Naturally some spammers have found ways to beat this indicator. In some cases spam accounts follow each other to build up numbers, but a more cunning technique is the “sleeper” approach. Sleeper accounts pose as real people using stolen tweets pulled from the public timeline. TwitBlock may eventually crawl Twitter looking for these accounts, so expect more about this in future posts.
2. Follow Rate
The average number of people you follow per day forms your follow rate. This is calculated as the number of people you follow divided by the number of days you’ve been on Twitter. Although it’s a crude average, it is very telling and probably the second most reliable heuristic indicator. Even if you occasionally add a hundred people in a day it’s unlikely you can keep this up, so your average will drop. Averages are generally low even for power users, so a higher value is a strong indication of automation. The current cut-off (considered normal) is 10 per day. A point is added for every follower per day above 10.
[UPDATE – Aug 12]
Many popular accounts have high follow rates due to a “following back” policy, whether automated or not. The rate at which an account is followed is now subtracted from this value. This may result in lowering spam scores of real spammers, but it also reduces the number of false positives. So now, the rate at which an account follows without reciprocation is known as the “Stalking rate”.
3. Blocked by others
When you log into TwitBlock the system has access to your blocks and currently refreshes this list once per day until you revoke your authorization of the app. This is a key indicator that will become much more interesting as TwitBlock gathers data. Currently 10 5 points are applied for each block on an account.
[ UPDATE – Aug 22 ]
Whitelisting now used to counteract blocks
[ UPDATE – Aug 24]
Blocks are now diluted by follower count
4. Identical profile pics
Spammers commonly reuse the same image on multiple accounts. This is particularly common with the “adult” accounts. TwitBlock crawls all the blocked accounts it knows about and stores an MD5 checksum of the profile image file. This way any account’s profile image can be cross-reference with this database. 10 points are applied for each account known to use the same image.
This test could be easily foiled by spammers. Even using the same photo, it would be trivial alter the checksum. So far however, they appear not to be doing so.
5. Tweets via API
Status updates that are submitted without using a registered application (e.g. TweetDeck) will appear as having come “from API” (See Twitter FAQ). This is very useful, because spammers don’t want their activity to be tied to a registered application. If they start to do so then a list of known spammer applications will have to be compiled. 10 points are applied for API updates, although only the most recent tweet is analysed for performance reasons.

# # # # #

### TASK LIST
[A] Write out the rows word for word, everything from the line containing "Which single item of" down through the last row, and leave the pictures out.
[B] Carry the piece on TwitBlock's spam indicators forward from where it stops.

# # # # #

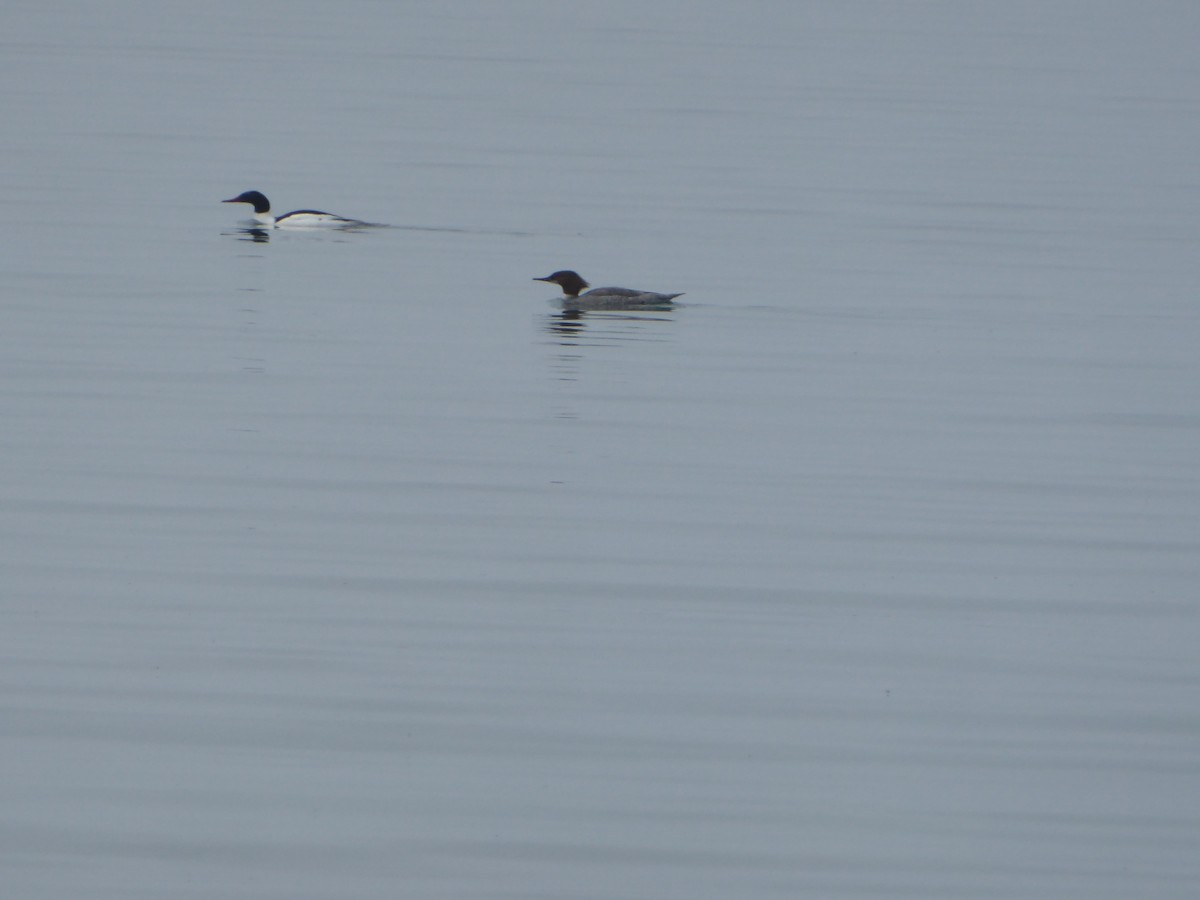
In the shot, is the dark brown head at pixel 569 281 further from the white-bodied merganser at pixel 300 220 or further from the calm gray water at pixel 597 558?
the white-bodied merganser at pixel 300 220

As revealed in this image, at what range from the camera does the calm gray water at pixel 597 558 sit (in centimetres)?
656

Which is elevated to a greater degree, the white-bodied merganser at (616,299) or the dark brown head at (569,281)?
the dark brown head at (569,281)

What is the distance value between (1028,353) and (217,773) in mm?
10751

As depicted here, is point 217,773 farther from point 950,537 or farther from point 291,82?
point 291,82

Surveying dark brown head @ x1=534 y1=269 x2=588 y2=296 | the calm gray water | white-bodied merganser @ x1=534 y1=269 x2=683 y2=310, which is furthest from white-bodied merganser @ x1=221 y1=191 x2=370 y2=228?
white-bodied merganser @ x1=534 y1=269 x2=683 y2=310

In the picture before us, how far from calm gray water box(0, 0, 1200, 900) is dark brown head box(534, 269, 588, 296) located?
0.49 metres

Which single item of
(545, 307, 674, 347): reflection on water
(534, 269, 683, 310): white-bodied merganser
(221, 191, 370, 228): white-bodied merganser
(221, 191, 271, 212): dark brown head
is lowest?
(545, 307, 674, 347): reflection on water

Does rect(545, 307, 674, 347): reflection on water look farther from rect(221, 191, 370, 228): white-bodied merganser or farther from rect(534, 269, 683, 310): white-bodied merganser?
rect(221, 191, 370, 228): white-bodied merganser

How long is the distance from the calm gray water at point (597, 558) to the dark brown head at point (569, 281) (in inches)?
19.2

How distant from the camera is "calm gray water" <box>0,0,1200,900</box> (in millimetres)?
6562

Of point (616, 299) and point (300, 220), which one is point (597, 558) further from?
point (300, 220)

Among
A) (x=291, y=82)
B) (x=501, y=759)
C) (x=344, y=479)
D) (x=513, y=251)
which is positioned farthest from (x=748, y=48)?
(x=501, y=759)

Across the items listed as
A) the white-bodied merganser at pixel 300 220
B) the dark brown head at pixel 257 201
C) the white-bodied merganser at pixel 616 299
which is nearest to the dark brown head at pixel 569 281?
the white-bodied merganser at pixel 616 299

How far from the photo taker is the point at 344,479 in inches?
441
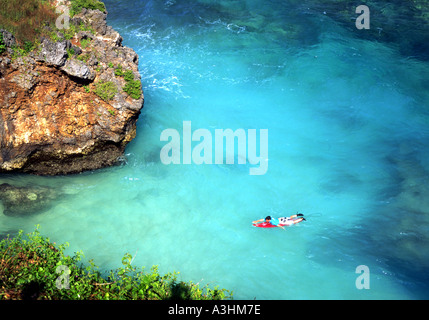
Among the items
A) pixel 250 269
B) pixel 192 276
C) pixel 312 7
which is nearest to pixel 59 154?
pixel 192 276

# # # # #

### WRITTEN RESPONSES
[A]
Which single item of
(545, 307, 674, 347): reflection on water
(534, 269, 683, 310): white-bodied merganser
(221, 191, 370, 228): white-bodied merganser
(221, 191, 271, 212): dark brown head
is lowest?
(545, 307, 674, 347): reflection on water

Does rect(545, 307, 674, 347): reflection on water look farther from rect(221, 191, 370, 228): white-bodied merganser or farther from rect(534, 269, 683, 310): white-bodied merganser?
rect(221, 191, 370, 228): white-bodied merganser

How long is the distance from the calm gray water at point (597, 558) to the dark brown head at point (569, 281) (in inches)?
19.2

How distant from the camera is "calm gray water" <box>0,0,1200,900</box> (in millimetres)?
6562

Of point (616, 299) and point (300, 220), which one is point (597, 558) further from?
point (300, 220)

Among
A) (x=291, y=82)
B) (x=501, y=759)
C) (x=344, y=479)
D) (x=513, y=251)
which is positioned farthest from (x=748, y=48)?
(x=501, y=759)

Across the items listed as
A) the white-bodied merganser at pixel 300 220
B) the dark brown head at pixel 257 201
C) the white-bodied merganser at pixel 616 299
which is nearest to the dark brown head at pixel 569 281?
the white-bodied merganser at pixel 616 299

How far from the photo taker is the point at 344,479 in inches?
441
Among the items
A) pixel 250 269
B) pixel 192 276
C) pixel 312 7
which is nearest to pixel 59 154?
pixel 192 276

[B]
The points applied are deliberately low because people often give their password to applications that tweet on their behalf. e.g. “I just signed up to this awesome app and got 1,000 new followers”. This practice seriously needs to die out, but that’s another blog post for another day. Additionally many spam tweets appear as “from Web”, which suggest they are using the public web interface.
6. Missing profile info
This is not a very reliable indicator and may be dropped. There are 4 profile fields that can be left empty: (Bio, Location, URL and profile image). Most legitimate users fill in at least two of these. Currently 2 points are added if you leave all 4 empty. A drop in the ocean compared with other indicators. As I write this I realise this is due a review.
7. Username looks dodgy
For a human this is a strong indicator, but incredibly hard to implement programmatically. Currently this test performs some very crude tests on the username, such as being all numbers, having no vowels, and checking for a common format used by spammers where two words are followed by a number. Further research is required in this area, but it’s unlikely to form a reliable indicator going forward because it’s so easy to fool. 10 5 points are applied for a username that looks randomly generated.
8. Spammy words in bio and status
This more traditional test merely checks the bio against a list of bad words. The word list needs development and is currently not big enough to be useful. I intend to use the known blocked accounts to build a list of most common words found in spam accounts. An arbitrary score per word found is currently applied. For example “Naughty videos” yields 10 points.
Stay tuned for updates, as all these indicators are likely to change.
I’ve found myself with a high rating on new account (22). I am in the process of closing my old account, and opening a new (protected) one for those people who I followed and who followed me that I really want to stay in contact with. As this is less than a day old, it looks like I am not followed back much (yet) as I have added oodles of people but not yet been followed back much.
Very interesting tool you’ve come up with and something Twitter themselves should really be tackling better.
I reckon the bio info (point number 6) is more important than you think. Also that the user name thing should have less importance – there will be so many lovely ladies who won’t be able to use their real names soon! And as you say is programmatically very hard.
[Insert shameless plug here] I have a score of zero by the way peeps – @isemann
R!
I agree, the “follow back” algorithm, will have to be fixed some how.
for example, I follow GuyKawasaki, Scobleizer, TheOnion, CNNbrkn, CNN_top, etc.etc.
LOTS of “important” people who I want to know what they are saying, but obviously I’m wise enough to know they couldn’t give two dimes what I have to say.(thus will never follow me back).which is cool.
I don’t use Twitter as a way to “keep up with friends”, I use it as a way to keep up with “The World” I care about (Technology, among other things).
Seems as though this algorithm penalizes those who use Twitter it it’s MOST PURE FORM—ie. A Random Tweet to Friends, but mainly a silent observer listening to those with opinions who have value (but will NEVER “follow back”).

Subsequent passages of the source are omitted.